(TAREA): Cita, por favor, del texto sobre la vocación de Mateo, el pasaje que empieza con «Pasando por allí, Jesús» y continúa hasta «de la eternidad.».

No he venido a llamar a justos, sino a pecadores

Hoy, en la escena que relata san Marcos, vemos cómo Jesús enseñaba y cómo todos venían a escucharle. Es manifiesto el hambre de doctrina, entonces y también ahora, porque el peor enemigo es la ignorancia. Tanto es así, que se ha hecho clásica la expresión: «Dejarán de odiar cuando dejen de ignorar».

Pasando por allí, Jesús vio a Leví, hijo de Alfeo, sentado donde cobraban impuestos y, al decirle «sígueme», dejándolo todo, se fue con Él. Con esta prontitud y generosidad hizo el gran “negocio”. No solamente el “negocio del siglo”, sino también el de la eternidad.

Hay que pensar cuánto tiempo hace que el negocio de recoger impuestos para los romanos se ha acabado y, en cambio, Mateo —hoy más conocido por su nuevo nombre que por el de Leví— no deja de acumular beneficios con sus escritos, al ser una de las doce columnas de la Iglesia. Así pasa cuando se sigue con prontitud al Señor. Él lo dijo: «Y todo el que haya dejado casa, hermanos o hermanas, padre o madre, hijos o campo por mi nombre, recibirá el ciento por uno y gozará de la vida eterna» (Mt 19,29).

Jesús aceptó el banquete que Mateo le ofreció en su casa, juntamente con los otros cobradores de impuestos y pecadores, y con sus apóstoles. Los fariseos —como espectadores de los trabajos de los otros— hacen presente a los discípulos que su Maestro come con gente que ellos tienen catalogados como pecadores. El Señor les oye, y sale en defensa de su habitual manera de actuar con las almas: «No he venido a llamar a justos, sino a pecadores» (Mc 2,17). Toda la Humanidad necesita al Médico divino. Todos somos pecadores y, como dirá san Pablo, «todos han pecado y se han privado de la gloria de Dios» (Rm 3,23).

(MATERIAL DE CONSULTA):
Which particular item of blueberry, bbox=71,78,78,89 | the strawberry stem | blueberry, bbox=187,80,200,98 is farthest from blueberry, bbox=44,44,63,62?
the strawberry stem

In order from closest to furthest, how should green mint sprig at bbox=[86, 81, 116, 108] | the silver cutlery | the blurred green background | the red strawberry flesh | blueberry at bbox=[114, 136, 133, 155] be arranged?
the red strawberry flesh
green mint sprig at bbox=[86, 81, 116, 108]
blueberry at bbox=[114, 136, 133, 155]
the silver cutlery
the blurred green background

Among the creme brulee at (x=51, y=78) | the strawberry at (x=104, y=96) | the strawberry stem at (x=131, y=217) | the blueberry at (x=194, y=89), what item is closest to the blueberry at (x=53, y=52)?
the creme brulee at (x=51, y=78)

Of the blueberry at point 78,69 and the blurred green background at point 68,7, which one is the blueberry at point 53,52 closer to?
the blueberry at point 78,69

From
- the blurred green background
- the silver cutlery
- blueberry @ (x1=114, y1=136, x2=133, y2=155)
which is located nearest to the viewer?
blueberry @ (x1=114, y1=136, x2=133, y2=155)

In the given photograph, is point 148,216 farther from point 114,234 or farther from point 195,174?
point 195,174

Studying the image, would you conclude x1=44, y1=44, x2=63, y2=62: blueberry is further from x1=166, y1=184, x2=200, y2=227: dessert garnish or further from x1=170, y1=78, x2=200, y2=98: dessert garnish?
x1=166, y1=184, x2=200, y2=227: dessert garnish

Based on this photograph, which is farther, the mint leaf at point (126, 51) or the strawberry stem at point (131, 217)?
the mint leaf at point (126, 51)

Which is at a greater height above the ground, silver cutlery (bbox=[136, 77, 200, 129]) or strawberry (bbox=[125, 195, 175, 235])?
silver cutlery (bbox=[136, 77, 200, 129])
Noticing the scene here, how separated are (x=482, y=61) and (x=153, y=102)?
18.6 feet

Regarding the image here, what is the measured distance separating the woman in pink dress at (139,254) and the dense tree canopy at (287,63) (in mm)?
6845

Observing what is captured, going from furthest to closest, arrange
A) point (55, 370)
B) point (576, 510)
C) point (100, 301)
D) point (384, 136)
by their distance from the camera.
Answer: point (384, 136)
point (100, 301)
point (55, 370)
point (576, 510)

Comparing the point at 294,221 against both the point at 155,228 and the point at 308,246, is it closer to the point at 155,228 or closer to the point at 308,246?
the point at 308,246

(TAREA RESUELTA):
Pasando por allí, Jesús vio a Leví, hijo de Alfeo, sentado donde cobraban impuestos y, al decirle «sígueme», dejándolo todo, se fue con Él. Con esta prontitud y generosidad hizo el gran “negocio”. No solamente el “negocio del siglo”, sino también el de la eternidad.